To perform the last step we used that \(\int \exp(i ({\bf q}+{\bf q'})\cdot {\bf r}) d^3 {\bf r} = (2\pi)^3 \delta({\bf q}+{\bf q}')\). The equation contains a term

\begin{equation} \label{eq:spinperp} \hat{\bf q} \times ({\bf s}_j \times \hat{\bf q}) \equiv {\bf s}_{j,\perp}, \end{equation}

which is simply the component of the spin on site \(j\) perpendicular to the scattering vector. Equation (\ref{eq:magn_matrix}) therefore proves that the spin component parallel to \({\bf q}\) is invisible to neutrons, as mentioned in The magnetic scattering length.

Matrix element for unpolarized neutrons

For the remainder of this notes, we assume that the neutrons are unpolarized, \(p_\uparrow = p_\downarrow = 1/2\). We also assume that we do not observe the final spin state, \(\sigma_{\rm f}\), of the neutron. To obtain the cross section for unpolarised neutrons, we therefore sum over \(\sigma_{\rm f}\) and average over the initial spin state, \(\sigma_{\rm i}\).
__________
■ **OBJECTIVE A**:
For each statement, say whether it agrees with the neutron scattering text, answering yes or no and quoting the deciding words of the text exactly: (i) The neutrons are assumed to be polarized. (ii) The final spin state of the neutron is observed. (iii) The initial spin state is averaged over.
The text and the listing come from unrelated sources.

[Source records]
__________
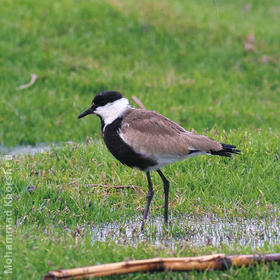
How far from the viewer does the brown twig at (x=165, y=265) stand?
4.15 metres

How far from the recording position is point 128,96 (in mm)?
10023

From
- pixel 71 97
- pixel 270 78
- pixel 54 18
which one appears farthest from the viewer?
→ pixel 54 18

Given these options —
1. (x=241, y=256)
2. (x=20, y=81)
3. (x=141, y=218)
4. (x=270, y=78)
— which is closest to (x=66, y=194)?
(x=141, y=218)

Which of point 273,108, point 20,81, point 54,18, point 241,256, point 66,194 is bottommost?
point 241,256

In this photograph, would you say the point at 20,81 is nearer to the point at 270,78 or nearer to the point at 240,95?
__________
■ **OBJECTIVE B**:
Reproduce every line of the listing word for word, leaving out the pictures.

■ **FINAL ANSWER A**:
(i) No: "we assume that the neutrons are unpolarized"
(ii) No: "we do not observe the final spin state"
(iii) Yes: "average over the initial spin state"

■ **FINAL ANSWER B**:
How far from the viewer does the brown twig at (x=165, y=265) stand?
4.15 metres

How far from the recording position is point 128,96 (in mm)?
10023

From
- pixel 71 97
- pixel 270 78
- pixel 54 18
which one appears farthest from the viewer?
→ pixel 54 18

Given these options —
1. (x=241, y=256)
2. (x=20, y=81)
3. (x=141, y=218)
4. (x=270, y=78)
— which is closest to (x=66, y=194)?
(x=141, y=218)

Which of point 273,108, point 20,81, point 54,18, point 241,256, point 66,194 is bottommost?
point 241,256

In this photograph, would you say the point at 20,81 is nearer to the point at 270,78 or nearer to the point at 240,95?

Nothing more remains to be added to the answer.